Evande R, Rana A, Biswas-Fiss EE, Biswas SB. Protein–DNA Interactions in Human Papillomavirus. Encyclopedia. Available at: https://encyclopedia.pub/entry/44926. Accessed April 15, 2024.
Evande, Roxanne, Anshul Rana, Esther E. Biswas-Fiss, Subhasis B. Biswas. "Protein–DNA Interactions in Human Papillomavirus" Encyclopedia, https://encyclopedia.pub/entry/44926 (accessed April 15, 2024).
Evande, R., Rana, A., Biswas-Fiss, E.E., & Biswas, S.B. (2023, May 27). Protein–DNA Interactions in Human Papillomavirus. In Encyclopedia. https://encyclopedia.pub/entry/44926
Evande, Roxanne, et al. "Protein–DNA Interactions in Human Papillomavirus." Encyclopedia. Web. 27 May, 2023.
Protein–DNA Interactions in Human Papillomavirus
Edit

Human papillomavirus (HPV) is a group of alpha papillomaviruses that cause various illnesses, including cancer. There are more than 160 types of HPV, with many being “high-risk” types that have been clinically linked to cervical and other types of cancer. “Low-risk” types of HPV cause less severe conditions, such as genital warts. Numerous studies have shed light on how HPV induces carcinogenesis. The HPV genome is a circular double-stranded DNA molecule that is approximately 8 kilobases in size.

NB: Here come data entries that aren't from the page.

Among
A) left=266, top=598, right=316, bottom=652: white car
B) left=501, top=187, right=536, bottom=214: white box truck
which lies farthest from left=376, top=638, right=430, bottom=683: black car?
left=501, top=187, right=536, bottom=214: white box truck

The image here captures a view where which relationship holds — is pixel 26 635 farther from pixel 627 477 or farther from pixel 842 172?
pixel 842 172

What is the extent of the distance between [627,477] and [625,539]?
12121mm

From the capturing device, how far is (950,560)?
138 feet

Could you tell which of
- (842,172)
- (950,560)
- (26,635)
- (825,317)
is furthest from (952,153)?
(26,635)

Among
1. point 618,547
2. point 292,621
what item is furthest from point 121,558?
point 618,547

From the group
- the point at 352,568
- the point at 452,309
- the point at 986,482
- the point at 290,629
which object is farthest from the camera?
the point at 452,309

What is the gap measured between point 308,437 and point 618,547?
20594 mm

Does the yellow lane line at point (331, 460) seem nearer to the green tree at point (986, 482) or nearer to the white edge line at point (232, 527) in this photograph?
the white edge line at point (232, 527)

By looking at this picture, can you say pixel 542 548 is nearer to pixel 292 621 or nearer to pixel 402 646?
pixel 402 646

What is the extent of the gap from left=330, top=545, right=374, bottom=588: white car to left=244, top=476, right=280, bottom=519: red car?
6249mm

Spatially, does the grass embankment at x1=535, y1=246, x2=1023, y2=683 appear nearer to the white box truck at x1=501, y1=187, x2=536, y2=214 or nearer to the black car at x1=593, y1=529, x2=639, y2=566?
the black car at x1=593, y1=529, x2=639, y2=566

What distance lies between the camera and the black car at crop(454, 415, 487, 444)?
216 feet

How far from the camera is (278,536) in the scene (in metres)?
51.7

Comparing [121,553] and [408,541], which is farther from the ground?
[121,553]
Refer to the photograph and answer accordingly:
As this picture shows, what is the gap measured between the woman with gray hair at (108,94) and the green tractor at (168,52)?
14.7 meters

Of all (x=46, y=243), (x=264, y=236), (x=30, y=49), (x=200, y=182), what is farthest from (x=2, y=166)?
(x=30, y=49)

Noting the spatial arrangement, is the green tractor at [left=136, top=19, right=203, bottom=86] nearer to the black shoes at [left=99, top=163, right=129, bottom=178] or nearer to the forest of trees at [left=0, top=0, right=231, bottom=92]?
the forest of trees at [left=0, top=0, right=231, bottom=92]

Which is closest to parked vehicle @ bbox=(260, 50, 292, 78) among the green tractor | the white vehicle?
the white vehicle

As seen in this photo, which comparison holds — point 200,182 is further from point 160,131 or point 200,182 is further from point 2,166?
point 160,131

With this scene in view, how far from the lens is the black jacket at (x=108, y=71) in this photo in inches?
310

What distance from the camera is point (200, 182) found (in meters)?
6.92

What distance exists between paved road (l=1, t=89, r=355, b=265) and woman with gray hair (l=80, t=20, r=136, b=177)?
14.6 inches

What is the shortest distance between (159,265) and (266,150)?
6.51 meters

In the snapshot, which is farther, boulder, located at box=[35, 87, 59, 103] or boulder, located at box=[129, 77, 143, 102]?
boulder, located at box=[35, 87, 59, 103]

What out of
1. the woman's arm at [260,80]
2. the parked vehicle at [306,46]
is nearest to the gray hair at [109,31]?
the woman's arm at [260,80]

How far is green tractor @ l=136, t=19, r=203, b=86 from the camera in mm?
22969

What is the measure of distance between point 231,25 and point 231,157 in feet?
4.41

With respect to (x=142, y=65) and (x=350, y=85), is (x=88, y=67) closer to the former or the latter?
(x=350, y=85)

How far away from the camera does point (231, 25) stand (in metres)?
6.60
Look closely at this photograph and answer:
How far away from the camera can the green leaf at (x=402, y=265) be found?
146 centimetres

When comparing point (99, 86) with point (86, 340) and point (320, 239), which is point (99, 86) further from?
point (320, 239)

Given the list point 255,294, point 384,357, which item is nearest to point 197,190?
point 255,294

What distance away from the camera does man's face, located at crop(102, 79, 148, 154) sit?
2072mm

Replication of this genome is strictly regulated and requires two virus-encoded proteins, E1 and E2. E1 is a DNA helicase that is necessary for replisome assembly and replication of the HPV genome. On the other hand, E2 is responsible for initiating DNA replication and regulating the transcription of HPV-encoded genes, most importantly the E6 and E7 oncogenes.

HPV cervical cancer oropharyngeal cancer E2 protein

1. Introduction

Human papillomavirus (HPV) is one of the most common sexually transmitted infections, affecting millions worldwide annually. Human papillomaviruses belong to the papillomaviridae family of small, non-enveloped, double-stranded DNA viruses [1], which includes a large number of species-specific genotypes that predominantly infect the cutaneous and mucosal epithelium in various organisms [2][3]. The host’s immune system quickly clears most HPV infections within a couple of years. However, some HPV types cause persistent infections and become the causative agents of various genital and oropharyngeal cancers [4]. Currently, ~160 HPV strains, commonly called “types”, have been identified. These types are often classified into low- and high-risk types based on their propensity to induce cancer. Three vaccines against HPV are available, but no more than nine HPV types are covered by the latest vaccine: 6, 11, 16, 18, 31, 33, 45, 52, and 58. Of note, there are currently no treatments available for HPV infection. HPV accounts for approximately half a million deaths per year around the world. It is a silent viral epidemic.

2. The HPV Genome

The HPVs have double-stranded circular DNA genomes (~8 kb) containing eight open reading frames (ORFs) that encode viral proteins [5]. There is a noncoding region in the HPV genome called the long control region (LCR), which contains the origin of DNA replication and transcriptional regulatory elements (Figure 1A) [5]. The genome is divided into three main sections: the early region, containing the early genes; the late region, containing the late genes; and the long control region (LCR) [6]. The first six genes encode the early viral proteins and are expressed at the beginning of the viral life cycle. Of these viral proteins, E1 and E2 are the major replication proteins, E4 and E5 aid in genome amplification, and the E6 and E7 proteins are the oncoproteins (Figure 1). The late genes, L1 and L2, encode the L1 major and L2 minor capsid proteins. The L1 and L2 proteins together form the capsid. They are expressed in the later stages of the viral life cycle. The LCR is the only noncoding region of the genome. It contains the early viral promoters, enhancers, and the origin of viral DNA replication [7][8].
Figure 1. (A). A genetic map of the HPV genome. The HPV genome is ~8 kb in length and encodes eight major genes separated by their expression order during the life cycle. (B). List depicting the major functions of each of the HPV proteins.
The E2 protein can be considered the most pivotal protein in the HPV genome due to its role in the viral life cycle and oncogenesis. The HPV viral life cycle is tightly controlled by the E2 protein, which is also involved in transcriptional regulation, the expression of the E6 and E7 oncogenes, partitioning, and the maintenance of the viral genome, in addition to its role in the initiation of DNA replication [4].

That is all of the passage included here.